The Senate Industry and Business Committee voted unanimously to give a do‑pass recommendation on Senate Bill 23‑74 after adopting a package of amendments that address rebating rules, crop insurance, supplemental claim time limits and arbitration for surplus lines.
Johannes Palsgraf, general counsel for the North Dakota Insurance Department, walked the committee through the department’s proposed amendments and the industry‑negotiated language. Palsgraf said the department removed sections over NAIC accreditation concerns, carved federal crop insurance out of rebating rules, and worked with industry to shorten the supplemental claim reopening window to 12 months (down from an originally proposed 18 months).

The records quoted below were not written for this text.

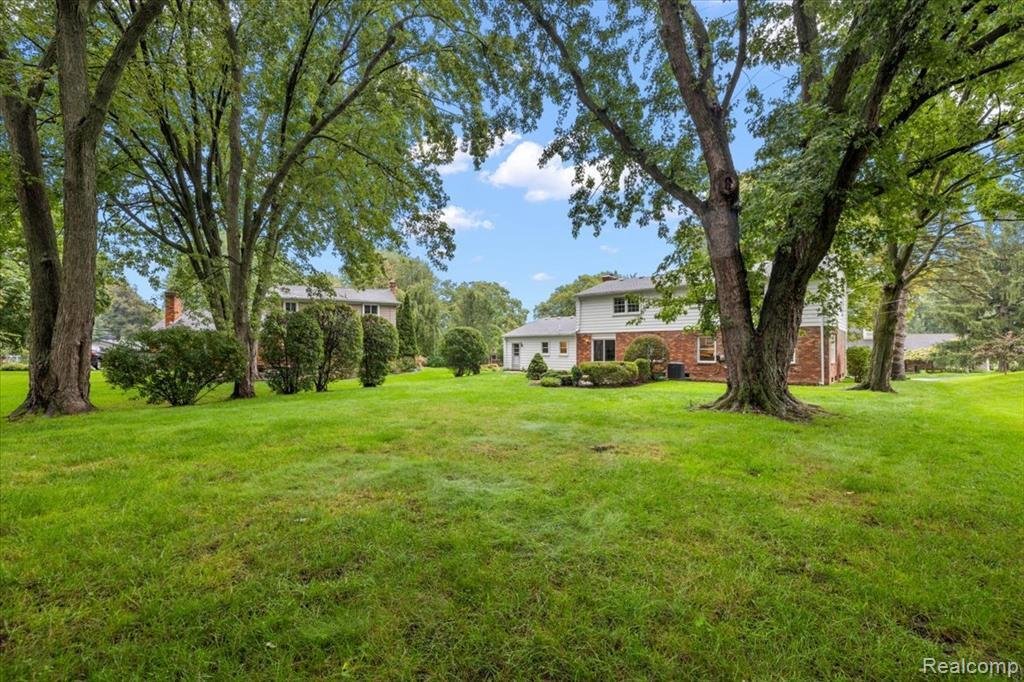 House in Bloomfield Hills, Michigan, United States 4 - 18918815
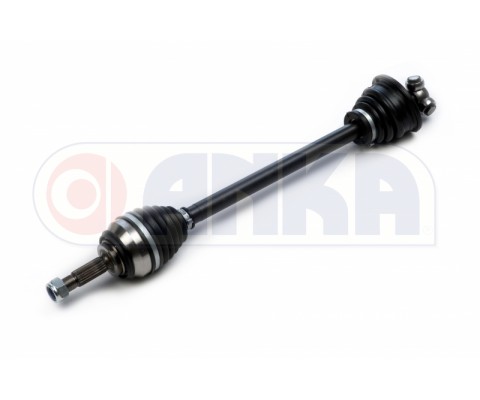 AKS KAFASI DIS KANGOO  98-08 / SYMBOL 98-05 / ABSLI 26 DIS 21X30X52,2X144,5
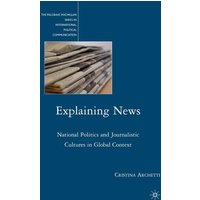 Explaining News Explaining News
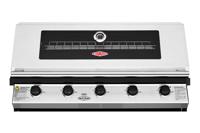 Beefeater | Inbouw BBQ | Discovery 1200S 5 Brander | RVS - thumbnail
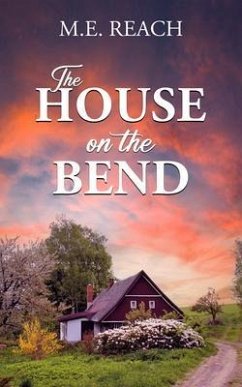 Cover The House on the Bend (eBook, ePUB)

John Godfrey, North Dakota Insurance Commissioner, said the bill is intended to ‘‘improve North Dakota’s market’’ and described three implementation options the committee could adopt: (1) keep current rebating prohibitions for personal and commercial lines; (2) raise the threshold that defines ‘‘large commercial risk’’ so fewer entities are subject to rebating rules; or (3) ban rebating for federal crop insurance while adopting other industry amendments. Godfrey told senators the department supported the set of amendments negotiated with industry and that banning rebating on crop insurance addresses the most frequent complaint his office receives.

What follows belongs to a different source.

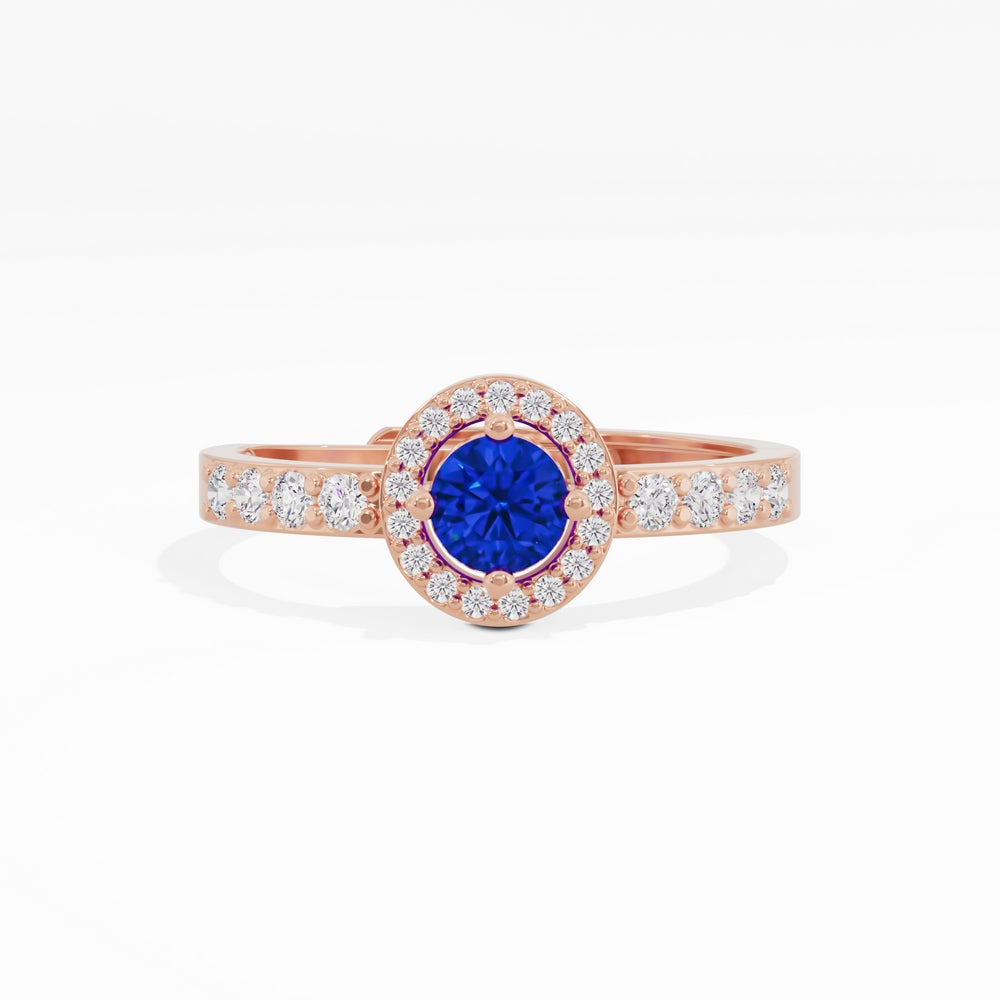 #metal_rose-gold-plated#stone-colour_sapphire-blue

Steve Becker, executive director of Professional Insurance Agents (PIA) of North Dakota, told the panel the PIA supports most department amendments but strongly objected to any carve‑out that permits rebating for a subset of customers. Becker said rebating is a consumer‑protection concern because it can skew agents’ incentives and leave consumers worse off.
Key clarifications adopted in the committee’s package included a $100 promotional exception for non‑rebating rules (e.g., small promotional items), a 12‑month limit for reopening supplemental claims (industry had proposed 6 months; department negotiated 12 months), and department authority to remove language concerning nominal property coverage for purchasing groups that conflicted with federal risk‑retention statutes. The committee also worked on arbitration language for surplus lines, with suggested limits to apply arbitration only where the entire risk is domiciled in North Dakota.

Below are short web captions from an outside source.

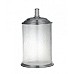 Ведро стекло Boheme Murano Cristal 10914-CRST-CH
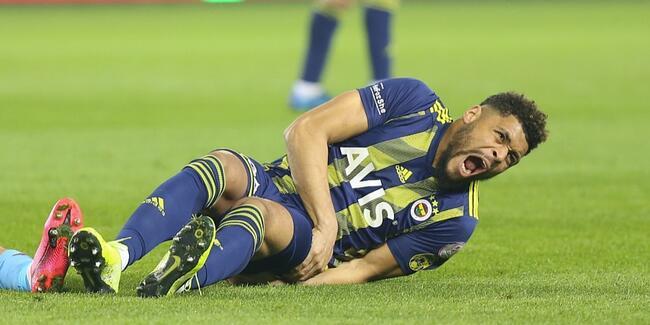 Fenerbahçe'de Tolgay, Beşiktaş derbisinde yok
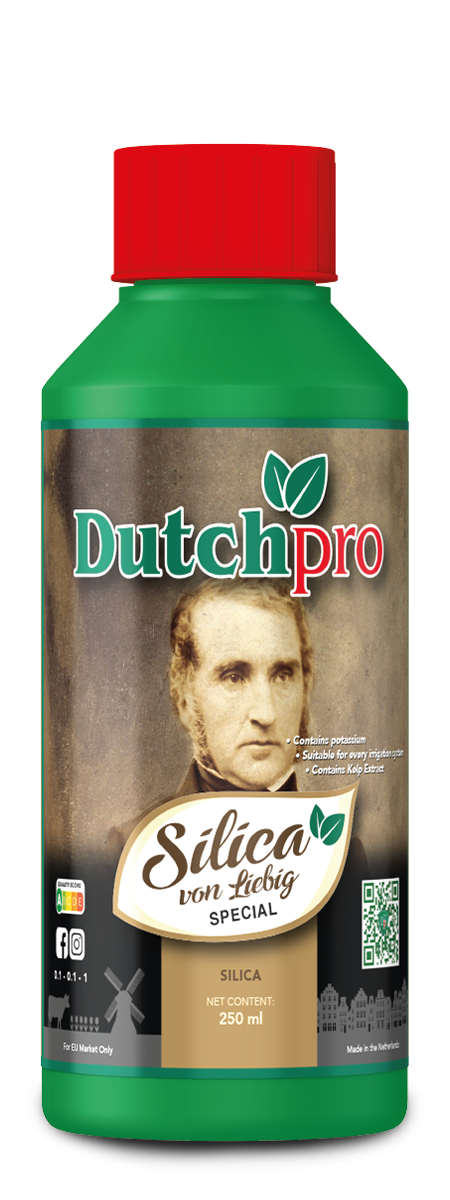 Dutchpro Silica Von Liebig Special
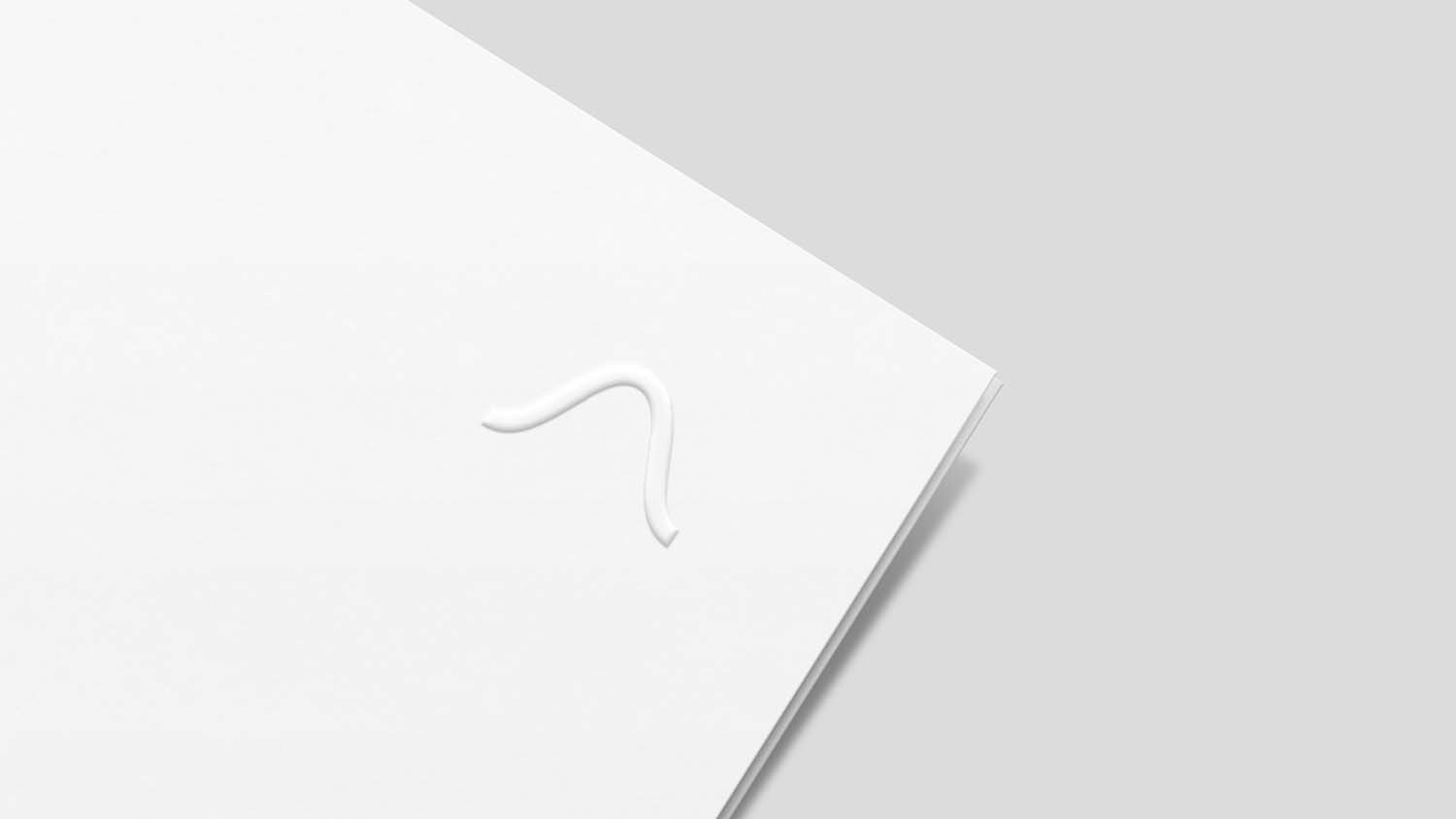 Alexander 聽力訓(xùn)練醫(yī)療機構(gòu)品牌VI設(shè)計-極致簡潔線性設(shè)計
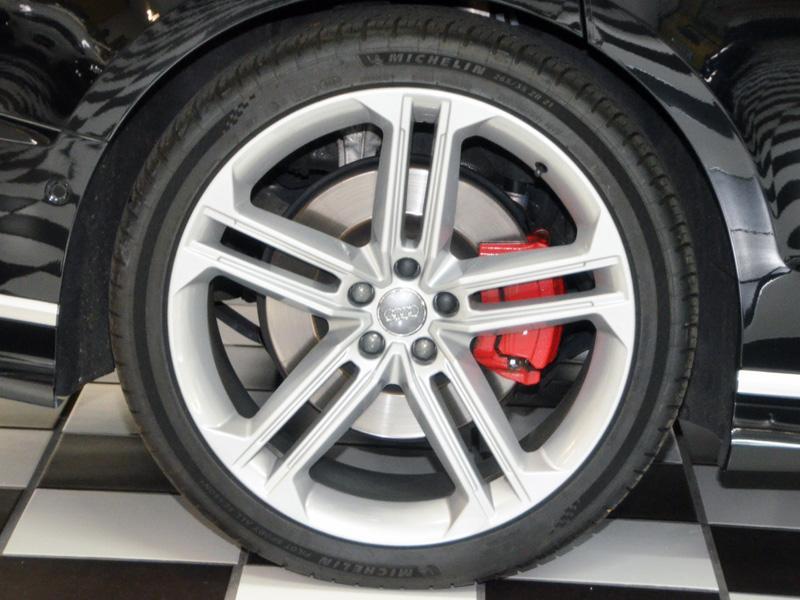 used 2020 Audi S8 car, priced at $55,997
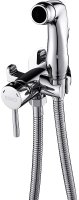 Гигиенический душ со смесителем ESKO SMH 12 Хром Гигиенический душ со смесителем ESKO SMH 12 Хром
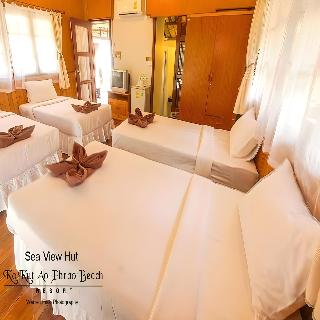 Ko Kut Ao Phrao Beach Resort fotoÄŸrafÄ±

Senator Klein moved to adopt the combined amendment package (which included the department’s multi‑page edits, the single‑page adjustment to the definition of large commercial risk, and a two‑page amendment addressing rebating language). Senator Kessel seconded. The committee took a roll call and recorded a 5‑0 approval of the amendments, then voted 5‑0 to recommend a do‑pass on the bill as amended. Chairman Barta said he would carry the bill.
The transcript shows the committee’s debate focused on how to balance market competitiveness for large, sophisticated commercial buyers against consumer protections in personal lines and crop programs. Senators asked how the department monitors rebating complaints, and Commissioner Godfrey and Palsgraf described enforcement options ranging from administrative penalties (up to $10,000 per violation) to suspension or revocation of producer licenses. The department acknowledged enforcement is difficult in crop insurance because the product is standardized and incentives are often paid by agents rather than reported by consumers.
The bill as amended moves forward with committee support; the committee recorded that Chairman Barta (Chairman of the Industry and Business Committee) will carry the measure to the full Senate.